Home Artwork Greek museum exhibits first batch of art recovered in US

Greek museum exhibits first batch of art recovered in US

0

Comment

ATHENS, Greece – This is a symbolic first step in a homecoming that will long last the 10-year odyssey of ancient myth.

For decades, an important part of Greece’s cultural heritage shone only for the few in the private collection of an American billionaire, until a groundbreaking agreement for its gradual return to Athens. Today, 15 of the prehistoric masterpieces went on public display for the first time in a temporary exhibition in Athens, before their final return, along with the remaining 146 works, by 2048.

But Greek opposition politicians and some archaeologists say it’s too long. They say the government should have fought in court to get the entire collection back faster, arguing it was looted from ancient sites on Greek islands and smuggled.

Culture Minister Lina Mendoni said august offer – which also involved the Metropolitan Museum of Art in New York – was the best it could be.

“A legal proceeding is a very difficult matter that requires very solid documentation which in most cases we lack,” she said on Tuesday during a presentation of the exhibition, which opened last week. and will take place for a year in Athens.
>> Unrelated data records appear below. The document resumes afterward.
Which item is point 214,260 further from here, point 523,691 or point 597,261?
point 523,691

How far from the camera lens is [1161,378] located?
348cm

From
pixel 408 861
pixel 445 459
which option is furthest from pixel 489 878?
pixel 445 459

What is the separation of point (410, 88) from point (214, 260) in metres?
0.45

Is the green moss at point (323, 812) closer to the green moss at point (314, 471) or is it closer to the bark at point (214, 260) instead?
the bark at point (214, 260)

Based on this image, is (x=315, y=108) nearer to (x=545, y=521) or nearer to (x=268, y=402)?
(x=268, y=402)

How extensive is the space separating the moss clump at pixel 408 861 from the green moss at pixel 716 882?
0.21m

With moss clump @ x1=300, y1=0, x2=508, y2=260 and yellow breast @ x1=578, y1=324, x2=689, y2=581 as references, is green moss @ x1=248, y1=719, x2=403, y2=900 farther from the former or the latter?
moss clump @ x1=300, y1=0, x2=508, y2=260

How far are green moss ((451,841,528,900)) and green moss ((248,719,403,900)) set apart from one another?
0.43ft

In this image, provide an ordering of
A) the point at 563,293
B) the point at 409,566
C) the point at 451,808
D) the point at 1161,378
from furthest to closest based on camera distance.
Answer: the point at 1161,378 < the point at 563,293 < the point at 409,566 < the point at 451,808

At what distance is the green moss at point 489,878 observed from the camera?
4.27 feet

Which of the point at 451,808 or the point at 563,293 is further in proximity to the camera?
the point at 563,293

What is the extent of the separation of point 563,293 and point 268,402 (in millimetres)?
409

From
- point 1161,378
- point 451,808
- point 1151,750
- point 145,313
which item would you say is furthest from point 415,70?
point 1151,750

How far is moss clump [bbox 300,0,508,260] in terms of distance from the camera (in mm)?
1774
Cycladic Art Museum — itself based on a private Greek collection.

“It is an unfortunate fact that finds from illegal excavations exist all over the world,” she added. “So whoever belongs to Greece, our policy is to bring them back.”
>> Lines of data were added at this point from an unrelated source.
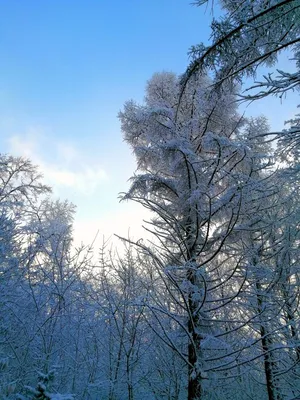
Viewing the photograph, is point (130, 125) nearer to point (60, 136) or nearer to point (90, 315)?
point (90, 315)

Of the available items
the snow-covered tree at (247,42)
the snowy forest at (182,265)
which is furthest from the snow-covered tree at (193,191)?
the snow-covered tree at (247,42)

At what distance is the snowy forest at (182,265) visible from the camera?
392cm

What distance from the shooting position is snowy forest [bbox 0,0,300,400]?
3920mm

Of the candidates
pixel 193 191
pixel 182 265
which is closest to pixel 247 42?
pixel 193 191

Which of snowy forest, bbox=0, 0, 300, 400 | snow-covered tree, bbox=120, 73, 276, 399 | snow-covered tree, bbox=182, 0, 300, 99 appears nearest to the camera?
snow-covered tree, bbox=182, 0, 300, 99

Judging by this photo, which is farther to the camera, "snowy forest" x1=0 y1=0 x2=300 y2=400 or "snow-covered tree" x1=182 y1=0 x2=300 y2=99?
"snowy forest" x1=0 y1=0 x2=300 y2=400

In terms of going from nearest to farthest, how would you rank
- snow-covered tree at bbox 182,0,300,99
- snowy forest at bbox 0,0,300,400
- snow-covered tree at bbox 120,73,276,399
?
snow-covered tree at bbox 182,0,300,99 < snowy forest at bbox 0,0,300,400 < snow-covered tree at bbox 120,73,276,399

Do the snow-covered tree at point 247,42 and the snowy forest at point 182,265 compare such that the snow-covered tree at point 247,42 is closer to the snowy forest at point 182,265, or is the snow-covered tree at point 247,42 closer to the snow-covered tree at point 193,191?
the snowy forest at point 182,265

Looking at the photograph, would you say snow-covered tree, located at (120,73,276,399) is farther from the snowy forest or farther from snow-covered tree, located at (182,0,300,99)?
snow-covered tree, located at (182,0,300,99)

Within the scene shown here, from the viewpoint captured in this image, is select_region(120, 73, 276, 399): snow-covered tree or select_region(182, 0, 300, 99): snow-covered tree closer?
select_region(182, 0, 300, 99): snow-covered tree

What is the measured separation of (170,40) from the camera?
1034 cm

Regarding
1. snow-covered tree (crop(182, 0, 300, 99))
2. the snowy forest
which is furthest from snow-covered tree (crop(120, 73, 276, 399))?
snow-covered tree (crop(182, 0, 300, 99))

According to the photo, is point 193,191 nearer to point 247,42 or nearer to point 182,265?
point 182,265

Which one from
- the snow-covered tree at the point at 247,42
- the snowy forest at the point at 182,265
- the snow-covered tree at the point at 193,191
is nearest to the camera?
the snow-covered tree at the point at 247,42
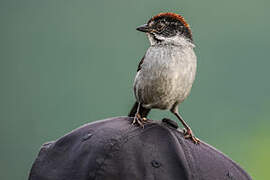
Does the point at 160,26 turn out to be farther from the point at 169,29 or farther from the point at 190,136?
the point at 190,136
Dating from 5300 to 2200 BC. AD, the artifacts were acquired by Leonard N. Stern, an 84-year-old businessman specializing in pet supplies and real estate. Most belong to the Cycladic civilization which flourished in the Cycladic islands between 3,200 and 2,000 BC. AD, whose elegantly abstract yet enigmatic white marble figurines inspired leading artists of the 20th century.

The 15 works exhibited in Athens are striking. An 86 centimeter (34 in) female figurine retains the eyes and eyebrows in low relief. A small female figure standing on the head of a larger one is one of only three known. A marble head bears traces of painted red dots on its cheeks and neck because – like later ancient Greek sculpture – many Cycladic figurines were originally coloured.

Little is known of their original function, largely because so many surviving Cycladic artifacts were hastily unearthed by looters. This deprives archaeologists of the clues that a proper dig could provide.

“When an artifact, from a broken piece of pottery to a statue, is removed from its context, from the environment in which it stands, it ceases to be historical evidence and simply becomes a work of art” , Mendoni said. “The loss is immense.”

“If we accept that our past is part of our identity, the objects that come from illegal excavations deprive us of a greater or lesser part of this identity,” she added.

Mendoni said Greece had stepped up its efforts – in collaboration with other countries – to discourage the trade in looted antiquities and had seen a drop in antiquities collecting.

The 15 works will be sent to the Met, to be exhibited with the rest from 2023 to 2048. Returns to Greece will begin in 2033 and continue through 2048.